§ **Text extract**
+++
Dr. Michael White, University of York

Dr. Michael White examines the exhibition at the Victoria and Albert Museum which uses the responses of contemporary artists to the issues of enslavement as means of addressing the history and legacy of slavery. Combining powerful, arresting pieces and juxtaposing these with the museum's permanent collections, the exhibition reveals an intriguing means of confrontation with a painful, traumatic past.

Marking the Abolition

This exhibition, featuring works by eleven contemporary artists, was dispersed throughout the permanent collections of the Victoria and Albert Museum. Proposed as 'interventions', the works were intended to address the legacy of the slave trade and its connections to the museum. The bicentenary of the 1807 abolition of the slave trade formed the pretext for the exhibition, although the title, 'Uncomfortable Truths', made clear from the start that there would be very little self-congratulation and the issue of abolition itself was not to be a key theme. In fact, the museum deployed contemporary art very specifically, to stress both that the slave trade should not be considered only as a shameful episode in the nation's past, but as a practice that has shaped contemporary Britain. While some works were specially commissioned for the exhibition, all the artists represented have over previously examined displacement, memory, cultural identity and racism in their art. The international nature of the pieces, produced in Africa, Europe and North and South America, also revealed a desire not to reduce the history of the slave trade to a singular narrative of one country's involvement. The exhibition 'trail' was heavily orientated around the British Galleries of the museum but it was the transatlantic slave trade that was the focus.
+++
§ **Extracted information**
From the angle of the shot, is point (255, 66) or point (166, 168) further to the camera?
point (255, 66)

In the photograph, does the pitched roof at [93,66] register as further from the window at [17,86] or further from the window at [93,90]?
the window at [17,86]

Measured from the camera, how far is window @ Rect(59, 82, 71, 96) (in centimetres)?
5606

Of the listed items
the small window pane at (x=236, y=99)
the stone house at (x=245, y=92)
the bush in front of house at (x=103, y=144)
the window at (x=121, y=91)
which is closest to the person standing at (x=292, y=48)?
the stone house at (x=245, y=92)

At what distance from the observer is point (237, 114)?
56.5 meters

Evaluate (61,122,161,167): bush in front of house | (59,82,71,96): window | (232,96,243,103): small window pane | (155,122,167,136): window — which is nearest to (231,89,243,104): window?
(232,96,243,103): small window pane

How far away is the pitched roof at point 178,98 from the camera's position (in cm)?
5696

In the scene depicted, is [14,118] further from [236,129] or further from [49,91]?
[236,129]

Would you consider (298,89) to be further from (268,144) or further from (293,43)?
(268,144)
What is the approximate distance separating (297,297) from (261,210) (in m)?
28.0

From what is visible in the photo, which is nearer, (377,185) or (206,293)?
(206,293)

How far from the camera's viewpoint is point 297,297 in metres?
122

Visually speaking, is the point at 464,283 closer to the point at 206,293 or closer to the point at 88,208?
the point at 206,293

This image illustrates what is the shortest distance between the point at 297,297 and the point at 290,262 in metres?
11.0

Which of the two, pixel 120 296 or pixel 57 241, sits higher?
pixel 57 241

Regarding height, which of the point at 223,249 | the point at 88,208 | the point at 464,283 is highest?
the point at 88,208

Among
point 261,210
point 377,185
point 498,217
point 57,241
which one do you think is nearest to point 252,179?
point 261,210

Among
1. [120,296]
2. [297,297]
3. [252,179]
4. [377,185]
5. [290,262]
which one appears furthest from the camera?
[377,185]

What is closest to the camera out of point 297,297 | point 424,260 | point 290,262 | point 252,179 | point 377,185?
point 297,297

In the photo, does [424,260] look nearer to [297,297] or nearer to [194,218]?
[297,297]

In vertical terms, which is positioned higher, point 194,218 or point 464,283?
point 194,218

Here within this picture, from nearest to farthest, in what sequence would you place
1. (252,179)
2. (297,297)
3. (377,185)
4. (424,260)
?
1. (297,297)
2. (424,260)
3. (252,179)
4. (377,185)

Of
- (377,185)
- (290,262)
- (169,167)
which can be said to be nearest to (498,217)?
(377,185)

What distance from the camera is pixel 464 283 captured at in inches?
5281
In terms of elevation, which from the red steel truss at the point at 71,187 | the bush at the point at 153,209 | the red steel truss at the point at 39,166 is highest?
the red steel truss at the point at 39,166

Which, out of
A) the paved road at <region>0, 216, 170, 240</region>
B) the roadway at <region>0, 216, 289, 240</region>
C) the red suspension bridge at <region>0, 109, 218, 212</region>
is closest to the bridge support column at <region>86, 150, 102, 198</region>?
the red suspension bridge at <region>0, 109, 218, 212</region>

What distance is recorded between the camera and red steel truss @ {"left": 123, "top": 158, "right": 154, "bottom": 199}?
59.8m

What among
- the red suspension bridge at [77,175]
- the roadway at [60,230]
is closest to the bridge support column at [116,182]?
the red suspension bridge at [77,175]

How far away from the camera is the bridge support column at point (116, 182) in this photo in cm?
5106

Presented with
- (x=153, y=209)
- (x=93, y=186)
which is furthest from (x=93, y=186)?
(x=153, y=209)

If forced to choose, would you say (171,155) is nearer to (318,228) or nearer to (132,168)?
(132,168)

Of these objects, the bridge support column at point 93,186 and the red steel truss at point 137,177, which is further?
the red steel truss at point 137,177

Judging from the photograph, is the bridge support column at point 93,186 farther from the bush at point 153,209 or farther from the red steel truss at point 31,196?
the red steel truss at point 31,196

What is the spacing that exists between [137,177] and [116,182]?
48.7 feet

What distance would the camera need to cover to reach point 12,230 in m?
+++
§ **Brief A**
Translate this sentence from the exhibition review into French: "This exhibition, featuring works by eleven contemporary artists, was dispersed throughout the permanent collections of the Victoria and Albert Museum."
§ **Brief B**
Carry on the review of the "Uncomfortable Truths" exhibition, picking up after its last sentence.
The data is separate material from the review of the "Uncomfortable Truths" exhibition.

§ **Answer A**
Cette exposition, qui présentait des œuvres de onze artistes contemporains, était répartie dans l'ensemble des collections permanentes du Victoria and Albert Museum.

§ **Answer B**
Intervention

Two works by Yinka Shonibare and Fred Wilson strategically positioned in the Norfolk House Music Room, the reconstituted interior of a house on St James Square, a former royal residence built for the Duke of Norfolk in the early eighteenth century, brought to the fore how we might question the interconnections between the slave trade and our perception of national cultural heritage. Yinka Shonibare's 'Sir Foster Cunliffe, Playing' (2007) figured the grandson of a prominent Liverpool slave merchant as a headless archer dressed in period style, although his clothes have been tailored from brightly coloured batik cloth.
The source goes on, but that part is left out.